■ **Information supplied**
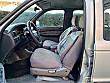 FUL BAKIMLI 2001 MODEL ÇİFT KABİN FUL AKSESUARLI Ford Ranger 2.5 TDCi XLT - 1550595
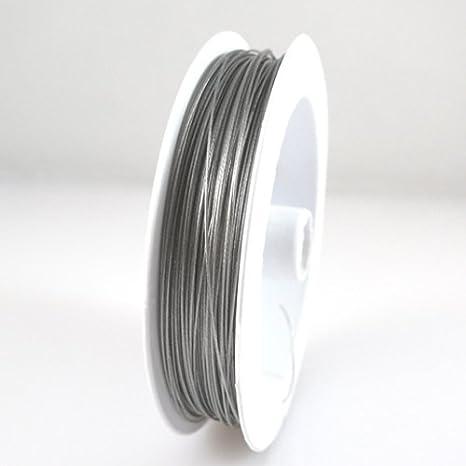 Schmuckdraht nylonummantelt 0,38mm silberfarben 5m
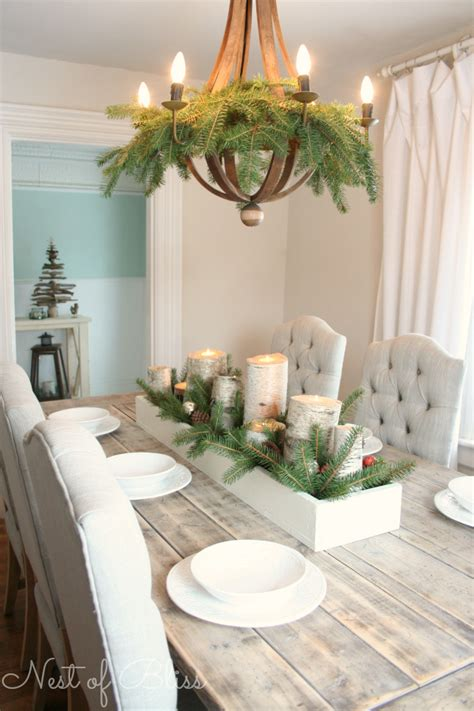 how to decorate your kitchen table remodelaholic holiday decorating ideas for every room in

■ **Exercise objective**
Reprint the whole listing above exactly, taking out the pictures.

■ **Response to this exercise**
 FUL BAKIMLI 2001 MODEL ÇİFT KABİN FUL AKSESUARLI Ford Ranger 2.5 TDCi XLT - 1550595
 Schmuckdraht nylonummantelt 0,38mm silberfarben 5m
 how to decorate your kitchen table remodelaholic holiday decorating ideas for every room in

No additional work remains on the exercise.